CONFIGURATION_PATH = './config/config.yaml'
PRETRAINED_PATH = '...'
python train.py --config $CONFIGURATION_PATH --resume $PRETRAINED_PATH
Run Evaluation
CONFIGURATION_PATH = './config/config.yaml'
PRETRAINED_PATH = './pretrained/model_90.pt'
python train.py --config $CONFIGURATION_PATH --pretrained $PRETRAINED_PATH
Results
Reconstuction Evaluation
Evaluate whether the input image is restored again through encoding and decoding. The image in the odd-numbered row is the original image, and the image in the even-numbered row is the generated image.

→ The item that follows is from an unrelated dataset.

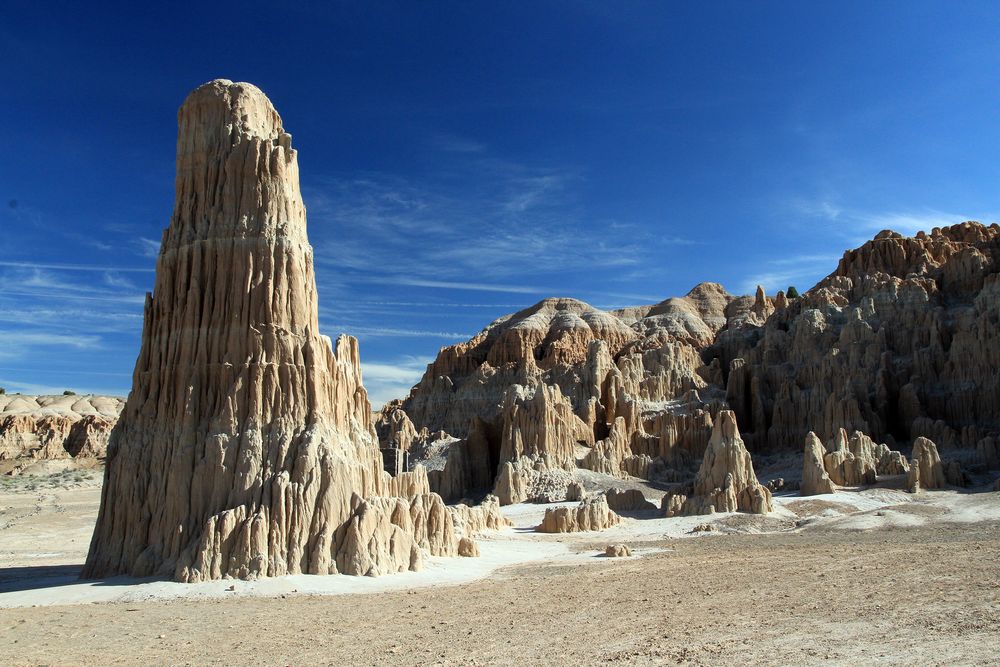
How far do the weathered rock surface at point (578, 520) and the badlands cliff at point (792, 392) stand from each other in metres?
13.3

Random Generation Evaluation
Evaluate whether images are well generated from random values.
Distribution of latent vector
Plot encoded latent vector of input images.
Discussion
VAE가 잘 학습되었는지 판단할 수 있는 근거는 무엇인가?
- VAE는 2가지 loss를 사용한다. 첫 번째는 생성된 이미지가 원본을 잘 복원하는지에 대한 reconstuction loss이고, 두 번째는 원본 이미지 들이 encoder를 통과한 분포가 gaussian distribution을 따르는지이다. 그렇기 때문에 위의 result에서는 이를 검증하기 위해 아래의 3가지의 결과를 살펴보았다.
- Reconstuction Evaluation : 원본을 잘 복원하는가
- Random Generation Evaluation: Gaussian distribution을 따르는 랜덤한 latent vector로부터 숫자를 잘 생성하는가
- Distribution of latent vector : 원본을 latent vector로 바꾸었을 때 이들이 gaussian distribution을 따르는가
- 이런 결과를 살펴보았을 때 학습된 모델은 잘 학습되었다고 판단할 수 있었다.